Document passage:
** Begin **

Another one to consider that's in a similar price range is a Hi-Soft board if you're willing to consider synthetics. (Shown here at Korin.) It's a fairly soft plastic board, easy on your wrists and on your knives. You still have to wash it by hand and it will show some cut marks over time, but it's a really nice board.

I like mine enough that I'm considering getting a second one (looks like they're on a little sale.)


----------



## richard (Jul 12, 2016)

I have a smaller Shun Hinoki I use for sushi/sashimi. It does stain and I can't say yet about retaining odors, but I have to say I'm not fully used to it's natural pine scent (pretty strong), so I'm glad it's not my primary board.


----------



## Hianyiaw (Jul 12, 2016)

There's a ebayer by the name of 227wood that makes very decent end grain boards at a great price. You could check him out. Have one of his walnut board and it was great. Although I don't have a boardsmith to compare with but hey it works.


----------



## LifeByA1000Cuts (Jul 12, 2016)

"biggest that you can fit" is good or bad advice depending on how you intend to store (or permanently place) it, and whether you want to be able to quickly rinse it - a big one is awkward to wash down under the tap, tends to splash you with water, and uses up a lot of towel dryness. 
I'm one of these people who want any utensil no longer used either in the dishwasher or cleaned AND DRIED and back on its hook NOW. Not because I love cleaning but because I hate it. Wet things standing around are just grunge magnets.
One massively big board is certainly great to have around for pastry work though. Also, having a few dishwasher safe polys around for peeling over/handling unsanitary raw ingredients/... is useful. 

PS, a few screw hooks along one side of a board, and a matching row on a wall or shelf, make boards easy to hang without drilling big holes in the business surface.


----------



## Mucho Bocho (Jul 12, 2016)

I'm with you on this one life-al-la-cut, are you a Virgo too?



LifeByA1000Cuts said:


> "biggest that you can fit" is good or bad advice depending on how you intend to store (or permanently place) it, and whether you want to be able to quickly rinse it - a big one is awkward to wash down under the tap, tends to splash you with water, and uses up a lot of towel dryness.
> I'm one of these people who want any utensil no longer used either in the dishwasher or cleaned AND DRIED and back on its hook NOW. Not because I love cleaning but because I hate it. Wet things standing around are just grunge magnets.
> One massively big board is certainly great to have around for pastry work though. Also, having a few dishwasher safe polys around for peeling over/handling unsanitary raw ingredients/... is useful.
> 
> PS, a few screw hooks along one side of a board, and a matching row on a wall or shelf, make boards easy to hang without drilling big holes in the business surface.

** End **

Task goal:
For each statement, say yes or no according to the cutting board thread and quote the words that decide it: (a) The Hi-Soft board can go in the dishwasher. (b) The smaller Shun Hinoki board has a strong pine scent. (c) Screw hooks along one side of a board are suggested as a way to hang it.

Stored records:
** Begin **

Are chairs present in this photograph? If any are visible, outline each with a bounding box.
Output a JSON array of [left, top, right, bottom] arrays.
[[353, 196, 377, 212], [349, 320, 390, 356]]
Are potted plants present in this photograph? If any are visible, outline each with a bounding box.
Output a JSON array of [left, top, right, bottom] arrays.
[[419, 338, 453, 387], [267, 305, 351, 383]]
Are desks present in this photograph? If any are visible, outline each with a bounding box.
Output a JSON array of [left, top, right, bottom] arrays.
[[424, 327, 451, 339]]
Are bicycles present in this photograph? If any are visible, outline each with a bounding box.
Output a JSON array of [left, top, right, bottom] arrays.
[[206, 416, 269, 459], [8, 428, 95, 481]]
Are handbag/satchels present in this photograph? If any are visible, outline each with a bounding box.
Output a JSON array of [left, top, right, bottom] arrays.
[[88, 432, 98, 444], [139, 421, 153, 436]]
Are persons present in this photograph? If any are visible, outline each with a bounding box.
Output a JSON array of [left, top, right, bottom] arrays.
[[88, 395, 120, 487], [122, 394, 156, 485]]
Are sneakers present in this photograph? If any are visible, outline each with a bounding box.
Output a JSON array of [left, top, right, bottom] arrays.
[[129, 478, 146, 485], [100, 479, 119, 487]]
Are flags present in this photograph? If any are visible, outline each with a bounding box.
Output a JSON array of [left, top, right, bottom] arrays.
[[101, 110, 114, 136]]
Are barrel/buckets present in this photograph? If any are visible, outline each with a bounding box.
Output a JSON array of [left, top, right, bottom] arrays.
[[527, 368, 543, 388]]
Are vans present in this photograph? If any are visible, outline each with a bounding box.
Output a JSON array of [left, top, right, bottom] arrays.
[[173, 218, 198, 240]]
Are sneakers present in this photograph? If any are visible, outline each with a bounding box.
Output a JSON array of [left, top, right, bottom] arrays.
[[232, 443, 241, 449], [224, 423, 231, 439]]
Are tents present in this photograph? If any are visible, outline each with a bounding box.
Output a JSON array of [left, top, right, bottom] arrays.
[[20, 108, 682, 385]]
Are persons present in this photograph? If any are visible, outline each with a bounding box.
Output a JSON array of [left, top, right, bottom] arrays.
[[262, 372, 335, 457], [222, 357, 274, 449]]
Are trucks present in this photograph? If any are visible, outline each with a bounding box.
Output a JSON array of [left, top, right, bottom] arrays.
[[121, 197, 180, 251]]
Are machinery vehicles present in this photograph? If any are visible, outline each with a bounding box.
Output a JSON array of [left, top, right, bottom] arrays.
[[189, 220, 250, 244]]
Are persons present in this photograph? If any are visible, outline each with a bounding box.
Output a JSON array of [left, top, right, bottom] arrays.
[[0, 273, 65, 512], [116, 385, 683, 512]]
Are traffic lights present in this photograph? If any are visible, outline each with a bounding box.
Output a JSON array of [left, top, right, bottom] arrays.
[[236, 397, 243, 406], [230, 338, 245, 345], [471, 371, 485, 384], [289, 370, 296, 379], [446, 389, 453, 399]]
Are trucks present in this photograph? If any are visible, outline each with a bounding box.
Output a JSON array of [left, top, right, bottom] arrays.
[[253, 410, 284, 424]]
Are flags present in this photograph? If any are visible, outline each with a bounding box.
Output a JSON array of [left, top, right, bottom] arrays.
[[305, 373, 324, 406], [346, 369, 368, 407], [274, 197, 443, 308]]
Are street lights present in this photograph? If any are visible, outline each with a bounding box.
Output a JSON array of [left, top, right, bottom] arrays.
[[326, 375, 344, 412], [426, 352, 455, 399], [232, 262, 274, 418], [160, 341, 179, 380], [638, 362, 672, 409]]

** End **

Output for this task:
(a) No: "You still have to wash it by hand"
(b) Yes: "natural pine scent (pretty strong)"
(c) Yes: "a few screw hooks along one side of a board, and a matching row on a wall or shelf, make boards easy to hang"